> Data provided
* START *

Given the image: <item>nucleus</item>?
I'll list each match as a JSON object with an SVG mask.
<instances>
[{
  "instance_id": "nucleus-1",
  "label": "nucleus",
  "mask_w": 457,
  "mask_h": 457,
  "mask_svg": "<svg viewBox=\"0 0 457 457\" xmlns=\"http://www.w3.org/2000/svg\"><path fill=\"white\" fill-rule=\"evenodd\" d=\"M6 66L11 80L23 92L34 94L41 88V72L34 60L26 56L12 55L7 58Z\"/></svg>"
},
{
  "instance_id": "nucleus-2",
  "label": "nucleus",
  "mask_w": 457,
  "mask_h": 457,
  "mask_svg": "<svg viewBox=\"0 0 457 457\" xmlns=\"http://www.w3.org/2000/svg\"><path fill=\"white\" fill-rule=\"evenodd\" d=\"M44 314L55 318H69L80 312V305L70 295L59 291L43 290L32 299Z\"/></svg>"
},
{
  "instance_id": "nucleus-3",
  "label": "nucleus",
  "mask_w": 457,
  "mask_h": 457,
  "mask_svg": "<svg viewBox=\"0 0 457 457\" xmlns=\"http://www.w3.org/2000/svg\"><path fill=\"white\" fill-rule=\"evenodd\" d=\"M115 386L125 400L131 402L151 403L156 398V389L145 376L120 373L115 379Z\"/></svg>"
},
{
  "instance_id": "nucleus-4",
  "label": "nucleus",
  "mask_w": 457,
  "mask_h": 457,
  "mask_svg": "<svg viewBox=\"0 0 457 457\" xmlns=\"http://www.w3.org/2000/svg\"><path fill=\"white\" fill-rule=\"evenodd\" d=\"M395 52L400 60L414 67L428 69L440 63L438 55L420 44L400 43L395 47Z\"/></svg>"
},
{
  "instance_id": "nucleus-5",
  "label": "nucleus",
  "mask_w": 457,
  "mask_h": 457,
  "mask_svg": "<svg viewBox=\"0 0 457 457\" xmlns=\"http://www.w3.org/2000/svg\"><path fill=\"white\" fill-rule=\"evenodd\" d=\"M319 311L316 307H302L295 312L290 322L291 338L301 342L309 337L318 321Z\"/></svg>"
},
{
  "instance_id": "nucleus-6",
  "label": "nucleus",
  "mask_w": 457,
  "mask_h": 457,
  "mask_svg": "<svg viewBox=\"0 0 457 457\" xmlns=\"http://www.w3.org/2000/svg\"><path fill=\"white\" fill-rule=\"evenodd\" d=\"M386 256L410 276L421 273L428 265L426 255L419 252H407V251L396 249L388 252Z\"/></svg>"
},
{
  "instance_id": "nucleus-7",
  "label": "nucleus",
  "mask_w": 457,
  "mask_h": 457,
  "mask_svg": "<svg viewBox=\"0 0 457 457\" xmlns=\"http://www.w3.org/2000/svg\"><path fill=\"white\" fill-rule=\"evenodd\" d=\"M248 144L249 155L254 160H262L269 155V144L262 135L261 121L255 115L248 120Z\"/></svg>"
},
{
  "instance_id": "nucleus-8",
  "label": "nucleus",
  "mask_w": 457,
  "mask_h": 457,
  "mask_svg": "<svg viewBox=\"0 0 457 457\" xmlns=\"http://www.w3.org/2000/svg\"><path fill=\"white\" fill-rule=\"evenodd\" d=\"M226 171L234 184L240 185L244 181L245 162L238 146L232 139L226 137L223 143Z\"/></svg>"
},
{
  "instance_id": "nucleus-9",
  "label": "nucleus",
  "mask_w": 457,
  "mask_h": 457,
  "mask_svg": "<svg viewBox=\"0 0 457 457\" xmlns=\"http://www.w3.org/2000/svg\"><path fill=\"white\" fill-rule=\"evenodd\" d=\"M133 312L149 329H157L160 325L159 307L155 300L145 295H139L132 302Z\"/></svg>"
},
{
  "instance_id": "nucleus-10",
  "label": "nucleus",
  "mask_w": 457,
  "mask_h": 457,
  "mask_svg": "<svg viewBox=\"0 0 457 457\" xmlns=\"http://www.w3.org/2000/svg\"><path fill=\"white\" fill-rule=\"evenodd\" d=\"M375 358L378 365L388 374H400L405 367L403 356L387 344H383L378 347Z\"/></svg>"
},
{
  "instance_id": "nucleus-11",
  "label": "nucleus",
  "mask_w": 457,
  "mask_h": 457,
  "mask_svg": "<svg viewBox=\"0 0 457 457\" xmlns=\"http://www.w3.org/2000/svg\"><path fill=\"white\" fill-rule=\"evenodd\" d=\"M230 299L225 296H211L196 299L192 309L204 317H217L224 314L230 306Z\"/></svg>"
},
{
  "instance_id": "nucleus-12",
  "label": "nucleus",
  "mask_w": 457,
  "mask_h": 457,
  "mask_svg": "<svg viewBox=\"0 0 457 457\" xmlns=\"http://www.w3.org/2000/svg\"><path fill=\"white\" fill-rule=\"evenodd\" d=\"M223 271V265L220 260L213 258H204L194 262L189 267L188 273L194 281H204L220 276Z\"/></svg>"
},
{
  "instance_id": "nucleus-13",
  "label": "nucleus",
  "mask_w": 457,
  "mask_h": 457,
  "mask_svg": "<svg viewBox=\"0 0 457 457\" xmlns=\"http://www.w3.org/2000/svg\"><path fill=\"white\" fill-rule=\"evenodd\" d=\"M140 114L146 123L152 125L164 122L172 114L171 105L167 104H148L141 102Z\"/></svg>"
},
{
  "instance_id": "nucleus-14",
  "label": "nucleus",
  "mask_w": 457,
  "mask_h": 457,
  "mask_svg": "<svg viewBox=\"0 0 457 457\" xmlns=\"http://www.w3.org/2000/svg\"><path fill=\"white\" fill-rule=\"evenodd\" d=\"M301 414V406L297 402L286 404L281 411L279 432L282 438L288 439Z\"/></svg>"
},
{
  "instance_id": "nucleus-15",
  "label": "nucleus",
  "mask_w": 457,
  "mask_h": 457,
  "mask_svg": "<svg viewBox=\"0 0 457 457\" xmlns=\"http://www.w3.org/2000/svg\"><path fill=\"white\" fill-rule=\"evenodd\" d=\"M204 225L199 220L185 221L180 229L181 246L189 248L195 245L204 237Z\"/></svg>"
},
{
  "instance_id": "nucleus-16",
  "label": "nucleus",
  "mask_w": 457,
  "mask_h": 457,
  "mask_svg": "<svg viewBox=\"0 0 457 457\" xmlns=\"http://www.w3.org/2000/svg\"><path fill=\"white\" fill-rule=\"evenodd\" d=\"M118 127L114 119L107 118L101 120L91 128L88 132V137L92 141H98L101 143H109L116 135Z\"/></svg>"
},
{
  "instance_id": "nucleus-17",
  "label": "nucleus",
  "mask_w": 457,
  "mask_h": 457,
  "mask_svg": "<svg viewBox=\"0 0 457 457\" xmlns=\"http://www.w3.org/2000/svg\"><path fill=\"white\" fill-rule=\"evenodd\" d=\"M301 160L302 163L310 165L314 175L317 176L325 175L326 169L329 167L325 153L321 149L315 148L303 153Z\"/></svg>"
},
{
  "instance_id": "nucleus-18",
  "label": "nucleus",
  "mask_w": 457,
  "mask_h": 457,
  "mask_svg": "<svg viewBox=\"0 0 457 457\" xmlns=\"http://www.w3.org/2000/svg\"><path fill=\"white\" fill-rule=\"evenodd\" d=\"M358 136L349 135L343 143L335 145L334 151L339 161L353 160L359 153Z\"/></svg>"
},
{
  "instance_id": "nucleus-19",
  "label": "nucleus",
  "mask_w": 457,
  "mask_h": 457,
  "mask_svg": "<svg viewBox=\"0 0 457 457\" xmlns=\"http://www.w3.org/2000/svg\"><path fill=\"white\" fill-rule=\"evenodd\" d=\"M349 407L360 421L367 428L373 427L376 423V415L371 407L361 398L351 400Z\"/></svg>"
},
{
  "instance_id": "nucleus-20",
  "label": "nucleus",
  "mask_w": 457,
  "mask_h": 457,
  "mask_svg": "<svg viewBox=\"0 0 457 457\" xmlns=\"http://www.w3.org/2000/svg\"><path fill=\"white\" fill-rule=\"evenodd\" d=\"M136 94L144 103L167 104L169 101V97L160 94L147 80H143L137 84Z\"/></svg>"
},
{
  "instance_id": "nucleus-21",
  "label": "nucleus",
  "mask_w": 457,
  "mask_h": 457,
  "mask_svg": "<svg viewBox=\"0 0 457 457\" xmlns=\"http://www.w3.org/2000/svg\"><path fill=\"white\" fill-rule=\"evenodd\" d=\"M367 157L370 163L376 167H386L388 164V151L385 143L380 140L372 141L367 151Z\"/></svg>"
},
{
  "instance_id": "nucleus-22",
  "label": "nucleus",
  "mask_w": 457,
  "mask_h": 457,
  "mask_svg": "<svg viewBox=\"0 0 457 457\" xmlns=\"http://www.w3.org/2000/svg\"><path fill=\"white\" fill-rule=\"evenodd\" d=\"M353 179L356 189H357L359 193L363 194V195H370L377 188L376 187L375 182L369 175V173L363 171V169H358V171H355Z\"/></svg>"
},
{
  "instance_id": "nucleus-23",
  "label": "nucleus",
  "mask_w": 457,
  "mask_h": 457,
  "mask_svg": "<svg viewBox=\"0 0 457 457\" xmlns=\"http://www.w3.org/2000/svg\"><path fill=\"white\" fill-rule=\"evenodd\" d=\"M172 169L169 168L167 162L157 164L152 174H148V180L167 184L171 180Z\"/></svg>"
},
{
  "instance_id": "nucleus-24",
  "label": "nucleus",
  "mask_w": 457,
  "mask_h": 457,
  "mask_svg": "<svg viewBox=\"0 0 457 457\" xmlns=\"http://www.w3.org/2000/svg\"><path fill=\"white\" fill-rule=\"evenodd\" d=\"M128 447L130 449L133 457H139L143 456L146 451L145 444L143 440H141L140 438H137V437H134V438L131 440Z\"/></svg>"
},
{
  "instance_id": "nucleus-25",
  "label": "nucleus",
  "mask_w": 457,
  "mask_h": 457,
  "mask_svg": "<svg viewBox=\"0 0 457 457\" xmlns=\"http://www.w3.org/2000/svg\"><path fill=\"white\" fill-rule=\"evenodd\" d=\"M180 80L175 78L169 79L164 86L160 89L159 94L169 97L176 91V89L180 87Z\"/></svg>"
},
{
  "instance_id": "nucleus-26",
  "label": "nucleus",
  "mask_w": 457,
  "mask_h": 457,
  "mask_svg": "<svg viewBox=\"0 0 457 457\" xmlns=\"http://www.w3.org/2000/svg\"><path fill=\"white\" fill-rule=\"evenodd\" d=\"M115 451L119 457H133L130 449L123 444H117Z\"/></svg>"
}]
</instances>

* END *

Can you print the items unchanged, from their very first line through the line that contains "314L55 318H69L80 312V305L70", with both of those lines included?

Given the image: <item>nucleus</item>?
I'll list each match as a JSON object with an SVG mask.
<instances>
[{
  "instance_id": "nucleus-1",
  "label": "nucleus",
  "mask_w": 457,
  "mask_h": 457,
  "mask_svg": "<svg viewBox=\"0 0 457 457\" xmlns=\"http://www.w3.org/2000/svg\"><path fill=\"white\" fill-rule=\"evenodd\" d=\"M6 66L11 80L23 92L34 94L41 88V72L34 60L26 56L12 55L7 58Z\"/></svg>"
},
{
  "instance_id": "nucleus-2",
  "label": "nucleus",
  "mask_w": 457,
  "mask_h": 457,
  "mask_svg": "<svg viewBox=\"0 0 457 457\" xmlns=\"http://www.w3.org/2000/svg\"><path fill=\"white\" fill-rule=\"evenodd\" d=\"M44 314L55 318H69L80 312V305L70 295L59 291L43 290L32 299Z\"/></svg>"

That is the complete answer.